What Downton Abbey and The Great argue with their history (even if The Great, winningly in my opinion, gives much less of a shit about historical accuracy than Downton) is that it is universal. And they are right, in their way, in what they say about power. What they say can be applied to almost any historical or present-day situation involving men, women, and state power.

But Fargo Season 4 and Watchmen have a different, and a little more specific, goal in mind; with a different, and a little more specific, audience they target. Fargo Season 4 and Watchmen want to talk about American history. More specifically, they want to talk about forgotten American history. And they’re telling these stories to an American audience who may have done the forgetting in the first place. This is the big, specific, point I believe both shows are trying to make with their historical fiction: America’s history is deeper, more complicated, darker, and more racially focused than the average citizen has been led to believe. And more than that, these shows want to remind you that as an American, you are living with this history. It has shaped you and your life in this country no matter your race or your class. In fact, history has shaped what you think of race and class.

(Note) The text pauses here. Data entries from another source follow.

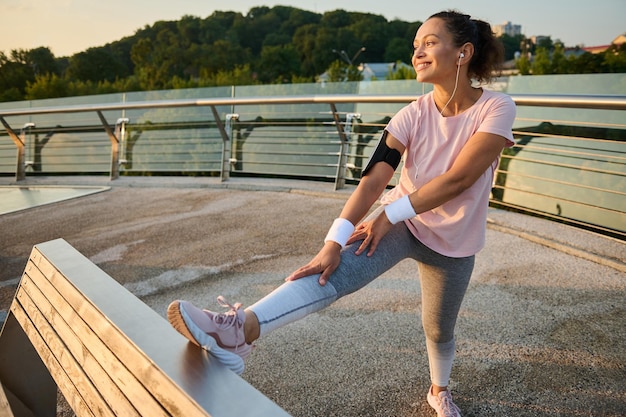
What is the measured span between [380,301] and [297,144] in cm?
487

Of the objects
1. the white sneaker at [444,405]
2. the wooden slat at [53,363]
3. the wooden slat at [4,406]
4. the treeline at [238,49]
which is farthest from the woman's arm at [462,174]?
the treeline at [238,49]

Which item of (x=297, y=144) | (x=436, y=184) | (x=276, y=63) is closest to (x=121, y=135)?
(x=297, y=144)

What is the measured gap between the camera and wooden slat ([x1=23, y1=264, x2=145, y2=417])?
1036 mm

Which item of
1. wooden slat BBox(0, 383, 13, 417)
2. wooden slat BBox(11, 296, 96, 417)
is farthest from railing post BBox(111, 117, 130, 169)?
wooden slat BBox(11, 296, 96, 417)

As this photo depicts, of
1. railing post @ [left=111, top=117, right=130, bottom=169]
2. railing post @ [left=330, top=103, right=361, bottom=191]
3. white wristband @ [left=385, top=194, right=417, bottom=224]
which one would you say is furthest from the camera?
railing post @ [left=111, top=117, right=130, bottom=169]

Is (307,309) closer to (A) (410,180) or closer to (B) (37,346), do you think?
(A) (410,180)

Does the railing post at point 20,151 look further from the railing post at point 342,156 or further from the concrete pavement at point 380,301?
the railing post at point 342,156

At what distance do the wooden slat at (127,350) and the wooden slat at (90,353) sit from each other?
2 centimetres

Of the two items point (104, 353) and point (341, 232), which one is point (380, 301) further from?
point (104, 353)

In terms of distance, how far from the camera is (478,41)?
6.25 ft

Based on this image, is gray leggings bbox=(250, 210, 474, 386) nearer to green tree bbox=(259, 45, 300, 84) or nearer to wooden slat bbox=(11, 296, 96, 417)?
wooden slat bbox=(11, 296, 96, 417)

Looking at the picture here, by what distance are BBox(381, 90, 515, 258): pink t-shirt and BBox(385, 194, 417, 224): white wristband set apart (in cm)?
16

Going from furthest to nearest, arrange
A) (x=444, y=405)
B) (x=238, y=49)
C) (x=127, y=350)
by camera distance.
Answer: (x=238, y=49) < (x=444, y=405) < (x=127, y=350)

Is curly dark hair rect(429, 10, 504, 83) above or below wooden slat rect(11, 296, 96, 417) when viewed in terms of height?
above
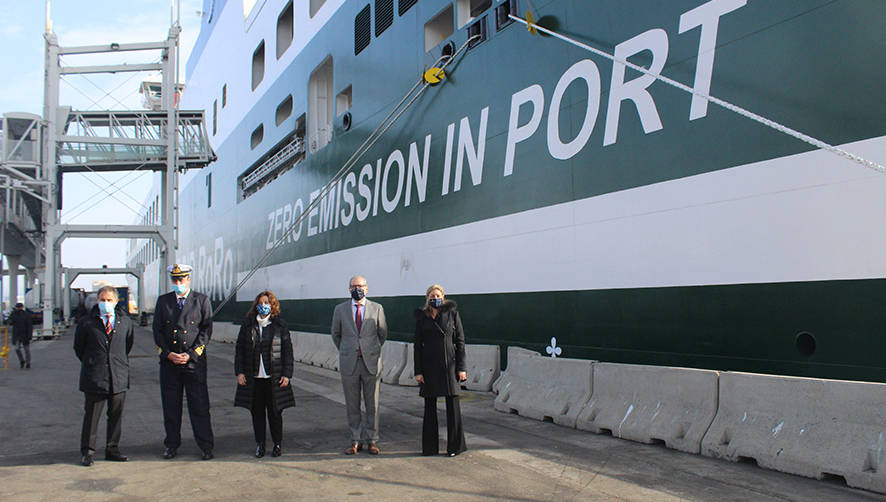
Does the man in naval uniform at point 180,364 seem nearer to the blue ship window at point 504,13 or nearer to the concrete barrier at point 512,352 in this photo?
the concrete barrier at point 512,352

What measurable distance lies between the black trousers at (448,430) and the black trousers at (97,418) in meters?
2.55

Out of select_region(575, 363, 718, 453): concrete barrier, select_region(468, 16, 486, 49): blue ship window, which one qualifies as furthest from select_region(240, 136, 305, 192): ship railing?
select_region(575, 363, 718, 453): concrete barrier

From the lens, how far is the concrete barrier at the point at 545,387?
A: 6477mm

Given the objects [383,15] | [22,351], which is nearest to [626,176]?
[383,15]

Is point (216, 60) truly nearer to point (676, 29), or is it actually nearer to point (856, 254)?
point (676, 29)

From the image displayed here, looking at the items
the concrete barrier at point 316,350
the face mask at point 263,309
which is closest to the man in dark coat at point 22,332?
the concrete barrier at point 316,350

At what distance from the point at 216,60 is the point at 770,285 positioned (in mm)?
26006

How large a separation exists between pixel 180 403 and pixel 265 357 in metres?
0.83

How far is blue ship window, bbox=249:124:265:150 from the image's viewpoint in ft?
65.2

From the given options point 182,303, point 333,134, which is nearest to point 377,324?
point 182,303

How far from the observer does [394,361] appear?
1041 cm

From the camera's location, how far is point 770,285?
5.20 metres

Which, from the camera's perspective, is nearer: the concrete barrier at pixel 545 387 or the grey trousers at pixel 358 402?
the grey trousers at pixel 358 402

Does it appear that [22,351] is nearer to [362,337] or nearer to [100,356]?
[100,356]
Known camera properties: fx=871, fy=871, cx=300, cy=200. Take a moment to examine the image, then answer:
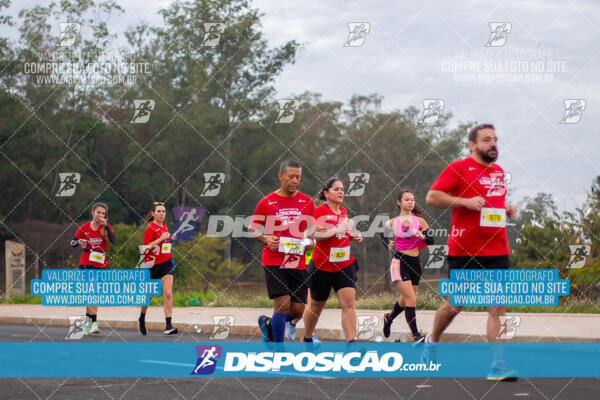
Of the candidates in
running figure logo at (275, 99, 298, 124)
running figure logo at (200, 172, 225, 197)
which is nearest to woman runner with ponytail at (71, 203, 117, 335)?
running figure logo at (275, 99, 298, 124)

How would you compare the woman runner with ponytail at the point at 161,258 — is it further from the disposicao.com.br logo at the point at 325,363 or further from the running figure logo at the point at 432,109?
the running figure logo at the point at 432,109

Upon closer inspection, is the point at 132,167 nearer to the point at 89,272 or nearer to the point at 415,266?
the point at 89,272

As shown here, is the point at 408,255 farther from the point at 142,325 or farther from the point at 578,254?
the point at 578,254

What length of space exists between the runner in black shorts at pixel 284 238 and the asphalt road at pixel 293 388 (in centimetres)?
108

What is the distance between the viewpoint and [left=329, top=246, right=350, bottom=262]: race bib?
961 cm

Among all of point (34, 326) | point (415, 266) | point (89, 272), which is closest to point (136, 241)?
point (34, 326)

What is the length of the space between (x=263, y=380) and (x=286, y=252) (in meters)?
1.47

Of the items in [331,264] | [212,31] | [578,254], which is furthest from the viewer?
[212,31]

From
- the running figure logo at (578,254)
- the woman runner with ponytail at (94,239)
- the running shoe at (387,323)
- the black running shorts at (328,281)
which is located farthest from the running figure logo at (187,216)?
the black running shorts at (328,281)

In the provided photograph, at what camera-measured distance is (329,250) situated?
9.62 meters

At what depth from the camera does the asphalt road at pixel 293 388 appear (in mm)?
7469

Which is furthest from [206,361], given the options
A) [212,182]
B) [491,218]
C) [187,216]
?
[187,216]

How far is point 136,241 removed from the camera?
3016 centimetres

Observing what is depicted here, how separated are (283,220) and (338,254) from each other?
787 mm
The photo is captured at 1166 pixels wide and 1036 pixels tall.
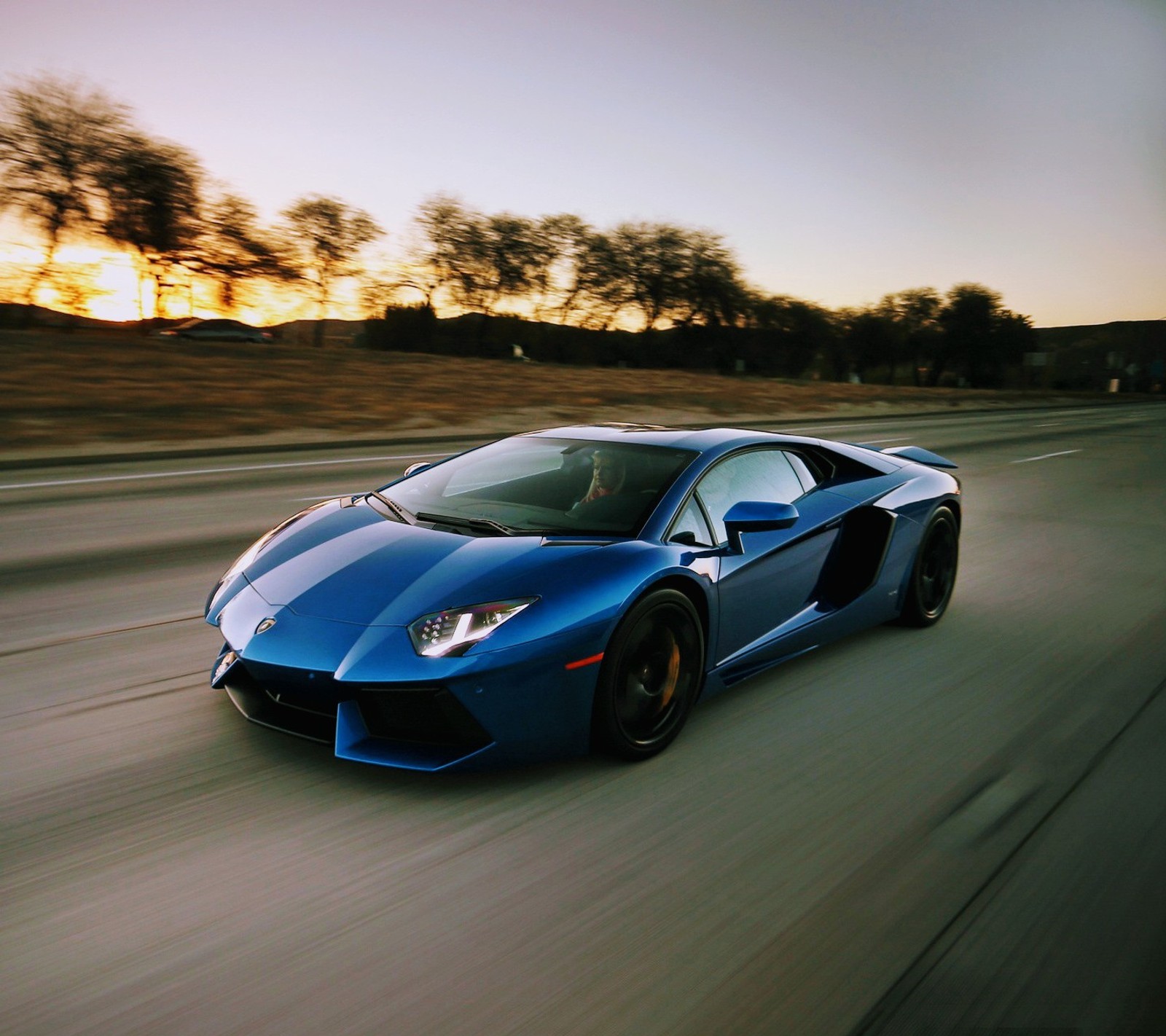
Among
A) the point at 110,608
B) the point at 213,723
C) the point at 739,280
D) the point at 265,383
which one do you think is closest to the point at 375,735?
the point at 213,723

This is shown in Fargo through the alternately muted and twitchy reactions of the two survivors of the son-swapping history lesson shown at the top. It’s shown in a white bank manager dismissing Loy Cannon out of hand for pitching him a prototype of a credit card months before the Diner’s Club Card (the first ‘financial instrument’ that could be recognized as what we know now as a credit card) debuted in a couple small restaurants in New York. It’s shown in a private hospital angrily turning away a seriously wounded man simply because he and his family are Italian and look like the hospital administrator’s stereotype of gangsters. Because Italians (and Irish and Jews) weren’t considered white at the time. They all, along with Chris Rock and his gang, were considered lesser Americans if they were considered Americans at all.

Fargo, even with only two episodes of this season released, shows the consequences of these strains of ugly history running through our country. These groups of people have been excluded from legitimate prosperity for generations by historical discrimination. Their choices are severely narrowed by this history. So, according to the logic of a crime drama that still must meet the demands of television entertainment, they must work in criminal enterprise. They must create their own alternate economy (a paraphrasing of the title of the first episode). They are shaped by history out of their control. Anyone who has seen the entirety of Watchmen, would be hard pressed to argue this is not also one of the main points of the show.

While readers of historical fiction novels might argue (with justification, in my opinion) that none of this is new to the genre’s literary form, I would argue that it is at least a little new for television, especially in the popularity and prestige of the shows that are using historical fiction in this fashion. Television, as a medium, simply costs infinitely more to produce than a book. Thus, it has always needed to appeal to a much wider audience than even a successful novel. This makes television a naturally more conservative medium, instinctively frightened of turning it’s audience off due to any controversy. And up until very recently, confronting the specific and complicated history of the United States of America was something TV had never had the balls to do.

Watchmen and now Fargo Season 4 may be the shows to change that. They may be the series able to change the way television is willing to look at America’s racial and class based history.

After the debates last night, more people than ever may agree that we need a bracing and honest dose of American history now and then.